Un lien invisible entre le sujet et le “ receveur ”.
On retrouvera ici des points communs à la psychométrie. Le sujet opérera beaucoup plus efficacement si il dispose d’éléments physiques appartenant à la personne qui subira son action. Ces éléments peuvent être des phanères (ongles, cheveux) ou des objets très intimes : bijou, montres, vêtements. Une ou plusieurs photos (c’est le seul élément dont dispose le plus souvent le sensitif) sont des aides toutes aussi précieuses, voire plus si il s’agit de photos à développement instantané type Polaroïd®. Tout ou partie de ces objets vont constituer un lien invisible indispensable entre les deux acteurs concernés (dont l’un, bien involontaire dans certains cas !). Comment ce lien est-il possible ? Les objets familiers dont les photographies, contiennent une “ information ” , une “ mémoire ” liées au propriétaire. Cette “ mémoire ” des objets est mieux compréhensible grâce à l’apport de la physique de l’infiniment petit : la physique quantique. Le sujet se met en résonance informative avec l’objet qu’on lui a remis et peut ainsi tisser un lien à distance (l’éloignement n’ayant pas d’incidence) avec le “ percipient ”. Ses formes pensées cohérées, peuvent ainsi avoir une certaine efficience. Il faut noter que dans les expériences auxquelles j’ai assisté dans les pays de l’Est, l’opérateur était préparé par un ou deux psychologues qui bâtissaient un scénario destiné à convaincre le sujet du bien fondé “ moral ” de son influence.

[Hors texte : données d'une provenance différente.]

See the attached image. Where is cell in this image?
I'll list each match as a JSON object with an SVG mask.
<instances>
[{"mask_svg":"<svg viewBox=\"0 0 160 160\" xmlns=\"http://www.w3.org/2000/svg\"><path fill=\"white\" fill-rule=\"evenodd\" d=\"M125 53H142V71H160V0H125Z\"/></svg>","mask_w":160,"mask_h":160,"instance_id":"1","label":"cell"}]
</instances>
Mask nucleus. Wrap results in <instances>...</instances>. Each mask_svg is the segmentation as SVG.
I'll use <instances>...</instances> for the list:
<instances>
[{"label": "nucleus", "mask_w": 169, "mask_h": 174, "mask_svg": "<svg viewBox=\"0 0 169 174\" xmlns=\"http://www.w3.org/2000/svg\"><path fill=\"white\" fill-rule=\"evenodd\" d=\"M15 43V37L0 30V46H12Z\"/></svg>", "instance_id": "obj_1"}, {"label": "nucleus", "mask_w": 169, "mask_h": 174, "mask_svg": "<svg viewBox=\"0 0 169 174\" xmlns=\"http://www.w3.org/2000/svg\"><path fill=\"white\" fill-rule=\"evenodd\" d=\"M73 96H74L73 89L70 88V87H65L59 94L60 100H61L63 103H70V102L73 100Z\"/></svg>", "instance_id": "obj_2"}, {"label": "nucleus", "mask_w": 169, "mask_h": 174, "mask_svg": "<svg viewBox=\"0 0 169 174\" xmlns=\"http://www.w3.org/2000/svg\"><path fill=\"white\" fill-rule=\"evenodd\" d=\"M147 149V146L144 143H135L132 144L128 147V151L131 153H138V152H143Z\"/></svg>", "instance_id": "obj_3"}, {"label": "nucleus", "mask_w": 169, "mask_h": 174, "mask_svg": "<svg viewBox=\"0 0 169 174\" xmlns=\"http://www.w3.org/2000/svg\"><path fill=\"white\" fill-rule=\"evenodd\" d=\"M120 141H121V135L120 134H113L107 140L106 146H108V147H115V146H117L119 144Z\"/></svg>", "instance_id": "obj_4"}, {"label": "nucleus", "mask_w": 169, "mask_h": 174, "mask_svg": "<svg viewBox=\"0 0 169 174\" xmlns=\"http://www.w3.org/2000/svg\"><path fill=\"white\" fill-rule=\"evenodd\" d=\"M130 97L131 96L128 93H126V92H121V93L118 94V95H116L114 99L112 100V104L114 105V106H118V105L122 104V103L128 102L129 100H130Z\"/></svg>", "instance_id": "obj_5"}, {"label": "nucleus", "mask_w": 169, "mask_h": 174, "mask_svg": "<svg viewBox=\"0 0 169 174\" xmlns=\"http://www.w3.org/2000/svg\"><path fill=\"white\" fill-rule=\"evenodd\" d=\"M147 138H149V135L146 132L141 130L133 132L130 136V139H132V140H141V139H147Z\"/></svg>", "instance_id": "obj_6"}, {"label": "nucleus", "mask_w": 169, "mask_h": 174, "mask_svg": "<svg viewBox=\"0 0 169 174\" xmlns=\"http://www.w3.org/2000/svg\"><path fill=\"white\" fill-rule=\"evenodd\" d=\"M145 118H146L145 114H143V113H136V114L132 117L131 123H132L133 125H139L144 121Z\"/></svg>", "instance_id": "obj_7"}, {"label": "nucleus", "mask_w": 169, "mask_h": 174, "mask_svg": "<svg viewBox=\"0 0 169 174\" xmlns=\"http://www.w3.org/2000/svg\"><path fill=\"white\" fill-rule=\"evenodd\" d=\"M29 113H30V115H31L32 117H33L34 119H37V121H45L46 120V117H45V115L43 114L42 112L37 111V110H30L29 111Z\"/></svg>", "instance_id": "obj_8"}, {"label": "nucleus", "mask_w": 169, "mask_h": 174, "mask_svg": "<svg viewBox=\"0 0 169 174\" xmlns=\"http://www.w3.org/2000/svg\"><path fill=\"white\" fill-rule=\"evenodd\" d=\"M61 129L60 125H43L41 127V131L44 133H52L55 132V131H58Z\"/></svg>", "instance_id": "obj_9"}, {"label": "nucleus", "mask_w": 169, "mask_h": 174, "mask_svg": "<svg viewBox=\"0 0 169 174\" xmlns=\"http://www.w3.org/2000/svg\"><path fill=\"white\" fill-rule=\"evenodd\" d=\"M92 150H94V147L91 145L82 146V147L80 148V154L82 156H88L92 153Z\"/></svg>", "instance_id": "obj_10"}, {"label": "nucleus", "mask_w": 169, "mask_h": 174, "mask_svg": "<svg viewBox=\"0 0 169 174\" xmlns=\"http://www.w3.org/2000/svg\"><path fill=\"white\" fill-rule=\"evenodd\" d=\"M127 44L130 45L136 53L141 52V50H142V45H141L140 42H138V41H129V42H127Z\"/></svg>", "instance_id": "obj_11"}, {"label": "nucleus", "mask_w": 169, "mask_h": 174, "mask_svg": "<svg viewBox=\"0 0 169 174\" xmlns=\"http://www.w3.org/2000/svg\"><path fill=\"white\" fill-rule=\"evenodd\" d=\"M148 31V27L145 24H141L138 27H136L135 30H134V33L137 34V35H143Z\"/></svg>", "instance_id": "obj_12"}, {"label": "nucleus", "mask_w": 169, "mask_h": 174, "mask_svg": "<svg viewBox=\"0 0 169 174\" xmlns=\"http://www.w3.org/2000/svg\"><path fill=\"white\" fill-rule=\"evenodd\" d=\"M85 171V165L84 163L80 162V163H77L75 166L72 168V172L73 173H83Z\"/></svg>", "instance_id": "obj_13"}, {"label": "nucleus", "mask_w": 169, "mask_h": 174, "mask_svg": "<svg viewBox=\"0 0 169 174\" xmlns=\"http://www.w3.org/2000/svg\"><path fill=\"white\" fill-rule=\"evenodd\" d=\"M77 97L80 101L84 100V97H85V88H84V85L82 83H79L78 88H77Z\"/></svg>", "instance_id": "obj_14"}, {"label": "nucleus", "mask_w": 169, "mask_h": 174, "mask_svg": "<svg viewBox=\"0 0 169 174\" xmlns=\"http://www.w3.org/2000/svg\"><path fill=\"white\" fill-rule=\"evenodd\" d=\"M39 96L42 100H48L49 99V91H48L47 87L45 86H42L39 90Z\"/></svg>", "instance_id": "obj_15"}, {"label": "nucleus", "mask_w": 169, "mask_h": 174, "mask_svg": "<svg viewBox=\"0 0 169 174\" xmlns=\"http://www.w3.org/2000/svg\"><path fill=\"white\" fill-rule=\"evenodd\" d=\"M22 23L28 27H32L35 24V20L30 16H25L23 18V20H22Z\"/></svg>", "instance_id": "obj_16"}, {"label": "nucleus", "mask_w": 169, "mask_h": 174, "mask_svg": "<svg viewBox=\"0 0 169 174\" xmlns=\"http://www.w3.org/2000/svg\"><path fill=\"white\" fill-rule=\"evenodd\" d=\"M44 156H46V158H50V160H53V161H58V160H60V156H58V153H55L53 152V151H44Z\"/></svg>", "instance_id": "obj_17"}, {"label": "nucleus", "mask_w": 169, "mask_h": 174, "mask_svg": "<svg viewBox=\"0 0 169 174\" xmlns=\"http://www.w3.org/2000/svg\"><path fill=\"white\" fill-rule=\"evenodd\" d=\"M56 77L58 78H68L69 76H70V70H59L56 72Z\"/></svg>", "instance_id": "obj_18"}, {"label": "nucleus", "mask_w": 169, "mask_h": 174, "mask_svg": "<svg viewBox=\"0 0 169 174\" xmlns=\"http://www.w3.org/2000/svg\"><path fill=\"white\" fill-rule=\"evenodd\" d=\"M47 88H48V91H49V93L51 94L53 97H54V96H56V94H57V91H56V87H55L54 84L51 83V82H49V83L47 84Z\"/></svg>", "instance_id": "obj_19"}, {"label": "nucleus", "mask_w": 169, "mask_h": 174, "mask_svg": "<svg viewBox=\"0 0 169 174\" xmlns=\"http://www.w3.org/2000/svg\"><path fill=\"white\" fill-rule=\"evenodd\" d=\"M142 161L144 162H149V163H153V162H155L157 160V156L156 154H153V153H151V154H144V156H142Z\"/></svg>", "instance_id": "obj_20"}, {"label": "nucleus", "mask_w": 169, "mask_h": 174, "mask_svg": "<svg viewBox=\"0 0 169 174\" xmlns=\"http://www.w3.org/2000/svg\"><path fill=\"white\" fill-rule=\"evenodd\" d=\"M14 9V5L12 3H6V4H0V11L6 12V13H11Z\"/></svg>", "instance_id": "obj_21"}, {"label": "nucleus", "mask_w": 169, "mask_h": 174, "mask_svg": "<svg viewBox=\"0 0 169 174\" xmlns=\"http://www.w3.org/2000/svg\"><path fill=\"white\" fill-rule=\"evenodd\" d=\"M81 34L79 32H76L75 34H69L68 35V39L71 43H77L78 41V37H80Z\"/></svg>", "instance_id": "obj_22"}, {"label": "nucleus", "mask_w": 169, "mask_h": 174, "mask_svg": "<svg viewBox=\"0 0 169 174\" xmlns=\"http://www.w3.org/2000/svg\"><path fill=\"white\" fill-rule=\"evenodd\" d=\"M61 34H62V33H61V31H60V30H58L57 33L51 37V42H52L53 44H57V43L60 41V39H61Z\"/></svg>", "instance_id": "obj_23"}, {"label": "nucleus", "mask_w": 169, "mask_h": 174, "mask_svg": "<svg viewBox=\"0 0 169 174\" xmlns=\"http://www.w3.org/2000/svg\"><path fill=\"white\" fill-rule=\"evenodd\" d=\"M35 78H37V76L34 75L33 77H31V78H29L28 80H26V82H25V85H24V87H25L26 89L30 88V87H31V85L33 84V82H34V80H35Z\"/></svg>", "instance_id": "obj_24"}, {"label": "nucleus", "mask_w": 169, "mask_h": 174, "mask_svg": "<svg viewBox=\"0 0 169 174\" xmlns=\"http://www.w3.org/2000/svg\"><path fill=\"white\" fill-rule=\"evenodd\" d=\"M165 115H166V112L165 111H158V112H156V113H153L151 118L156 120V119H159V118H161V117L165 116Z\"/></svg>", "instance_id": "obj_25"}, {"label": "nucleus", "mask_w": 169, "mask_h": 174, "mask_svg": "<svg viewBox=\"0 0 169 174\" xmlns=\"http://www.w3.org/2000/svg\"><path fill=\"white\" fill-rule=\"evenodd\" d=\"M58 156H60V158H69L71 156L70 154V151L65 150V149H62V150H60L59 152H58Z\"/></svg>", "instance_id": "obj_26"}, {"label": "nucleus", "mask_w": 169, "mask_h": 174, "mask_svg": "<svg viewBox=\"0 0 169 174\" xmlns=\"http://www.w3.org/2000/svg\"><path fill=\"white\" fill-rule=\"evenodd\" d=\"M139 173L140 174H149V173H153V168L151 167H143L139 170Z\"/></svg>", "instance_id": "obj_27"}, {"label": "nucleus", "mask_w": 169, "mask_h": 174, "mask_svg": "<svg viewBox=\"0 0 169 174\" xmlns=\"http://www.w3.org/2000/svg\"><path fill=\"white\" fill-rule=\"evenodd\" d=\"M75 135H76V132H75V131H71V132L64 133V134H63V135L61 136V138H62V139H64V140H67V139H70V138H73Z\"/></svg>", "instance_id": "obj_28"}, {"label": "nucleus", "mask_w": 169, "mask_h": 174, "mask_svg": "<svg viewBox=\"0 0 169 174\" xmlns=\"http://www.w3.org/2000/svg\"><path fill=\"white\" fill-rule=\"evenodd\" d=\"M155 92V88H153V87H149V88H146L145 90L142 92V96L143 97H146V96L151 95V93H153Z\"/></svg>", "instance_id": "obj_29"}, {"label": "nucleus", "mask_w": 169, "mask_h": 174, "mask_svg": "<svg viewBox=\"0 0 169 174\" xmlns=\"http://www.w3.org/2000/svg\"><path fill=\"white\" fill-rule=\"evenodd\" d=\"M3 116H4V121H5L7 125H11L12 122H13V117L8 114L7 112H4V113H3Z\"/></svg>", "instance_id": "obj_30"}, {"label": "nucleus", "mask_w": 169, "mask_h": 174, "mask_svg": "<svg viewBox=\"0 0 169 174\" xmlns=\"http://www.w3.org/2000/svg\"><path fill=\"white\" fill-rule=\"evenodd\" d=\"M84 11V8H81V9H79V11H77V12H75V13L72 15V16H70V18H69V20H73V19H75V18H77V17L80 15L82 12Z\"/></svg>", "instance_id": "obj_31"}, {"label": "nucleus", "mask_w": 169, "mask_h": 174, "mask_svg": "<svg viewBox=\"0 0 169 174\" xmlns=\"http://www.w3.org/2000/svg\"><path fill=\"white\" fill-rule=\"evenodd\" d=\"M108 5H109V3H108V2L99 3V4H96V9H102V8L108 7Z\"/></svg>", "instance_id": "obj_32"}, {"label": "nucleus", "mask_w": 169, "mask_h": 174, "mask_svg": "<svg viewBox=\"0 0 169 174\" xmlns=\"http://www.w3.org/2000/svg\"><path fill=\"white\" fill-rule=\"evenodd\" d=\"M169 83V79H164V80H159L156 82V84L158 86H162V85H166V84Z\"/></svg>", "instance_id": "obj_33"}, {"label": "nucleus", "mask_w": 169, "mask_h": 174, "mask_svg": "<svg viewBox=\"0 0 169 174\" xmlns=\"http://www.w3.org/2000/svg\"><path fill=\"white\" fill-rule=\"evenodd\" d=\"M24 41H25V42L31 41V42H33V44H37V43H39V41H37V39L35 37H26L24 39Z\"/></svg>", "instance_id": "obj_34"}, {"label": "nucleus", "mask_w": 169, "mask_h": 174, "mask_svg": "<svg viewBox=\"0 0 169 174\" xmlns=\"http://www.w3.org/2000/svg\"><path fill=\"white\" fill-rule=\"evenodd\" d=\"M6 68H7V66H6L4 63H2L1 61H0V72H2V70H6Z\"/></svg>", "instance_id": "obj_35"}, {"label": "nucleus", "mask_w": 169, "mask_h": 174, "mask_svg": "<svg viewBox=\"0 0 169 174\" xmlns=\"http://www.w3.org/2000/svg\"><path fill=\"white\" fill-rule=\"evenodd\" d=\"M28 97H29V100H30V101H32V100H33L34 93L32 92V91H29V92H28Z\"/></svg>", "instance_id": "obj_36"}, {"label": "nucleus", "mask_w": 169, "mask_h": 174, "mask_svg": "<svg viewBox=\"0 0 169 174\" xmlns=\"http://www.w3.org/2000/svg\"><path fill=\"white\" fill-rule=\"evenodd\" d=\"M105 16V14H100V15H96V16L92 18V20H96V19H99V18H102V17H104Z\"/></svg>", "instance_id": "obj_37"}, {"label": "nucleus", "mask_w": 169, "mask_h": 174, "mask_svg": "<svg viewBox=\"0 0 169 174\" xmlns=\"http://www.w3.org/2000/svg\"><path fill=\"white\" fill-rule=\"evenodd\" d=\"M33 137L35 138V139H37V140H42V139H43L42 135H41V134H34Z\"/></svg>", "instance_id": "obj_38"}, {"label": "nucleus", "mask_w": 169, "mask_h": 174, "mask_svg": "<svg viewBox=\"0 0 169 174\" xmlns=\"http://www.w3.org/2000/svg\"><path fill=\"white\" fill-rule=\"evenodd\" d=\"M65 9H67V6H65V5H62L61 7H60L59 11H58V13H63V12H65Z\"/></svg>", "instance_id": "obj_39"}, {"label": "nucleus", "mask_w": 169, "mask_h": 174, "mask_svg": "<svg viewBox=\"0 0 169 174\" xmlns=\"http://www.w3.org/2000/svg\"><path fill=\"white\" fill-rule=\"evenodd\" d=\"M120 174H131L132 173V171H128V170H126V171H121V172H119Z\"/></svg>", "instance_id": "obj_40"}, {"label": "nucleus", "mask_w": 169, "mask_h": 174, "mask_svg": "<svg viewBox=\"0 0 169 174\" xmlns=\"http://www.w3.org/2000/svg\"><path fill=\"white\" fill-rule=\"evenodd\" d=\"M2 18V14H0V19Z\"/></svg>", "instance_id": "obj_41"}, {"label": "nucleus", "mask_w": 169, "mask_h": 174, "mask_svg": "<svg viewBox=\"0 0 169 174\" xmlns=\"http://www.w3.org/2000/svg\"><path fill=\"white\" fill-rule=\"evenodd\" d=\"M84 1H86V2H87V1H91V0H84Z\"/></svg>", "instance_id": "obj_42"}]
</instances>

Car si nous avons souligné la relative protection dont jouissait le “ récepteur ” ; l’émetteur est, lui aussi, dans la même situation. Si son inconscient le “ censure ” pour des raisons associées à sa morale, son éducation, sa personnalité ; il sera incapable de réaliser la moindre influence efficace. Quand tous les paramètres que nous venons d’énumérer sont réunis, force est de reconnaître que l’influence à distance devient alors le phénomène Psi le plus utile ou le plus…néfaste. Ce n’est pas Esope (fabuliste Grec. 6 ème siècle av.J-C.) qui nous démentira. Comme pour d’autres phénomènes paranormaux ; nous avons la possibilité d’en faire bon usage ou au contraire de l’utiliser dans le but de nuire à nos contemporains. On peut comprendre aisément pourquoi on parle peu de ce type de phénomène paranormal au niveau du grand public. Les militaires et politiques ont rapidement saisi tout le parti qu’ils pouvaient tirer d’un tel pouvoir : pour exemples : influencer le discours d’un homme politique en modifiant suffisamment son sens , intervenir sur des marchés d’armement ou des négociations politico - financières importantes, ou encore, induire des troubles comportementaux sévères, voire des pathologies au pronostic sombre.
Dès 1965 les Russes étudient le phénomène
Les Russes, sous la férule du Prof. Leonid Vassiliev de l’Université de Leningrad (actuelle St Pétersbourg) avait, dès la fin des années 1960, impulsé des recherches parapsychologiques officielles, financées par l’état. Les savants soviétiques n’étaient guère intéressés par les phénomènes dits physiques (PK) et les sujets qu’ils montraient régulièrement au bloc occidental et qui démontraient des prouesses télékinésiques : Nina Kulagina, Boris Ermolaev, Alla Vinagrodova, Elvira Shevchuck, etc. étaient surtout destinés à créer un leurre en masquant ainsi la véritable nature des recherches parapsychologiques, à savoir : l’influence à distance.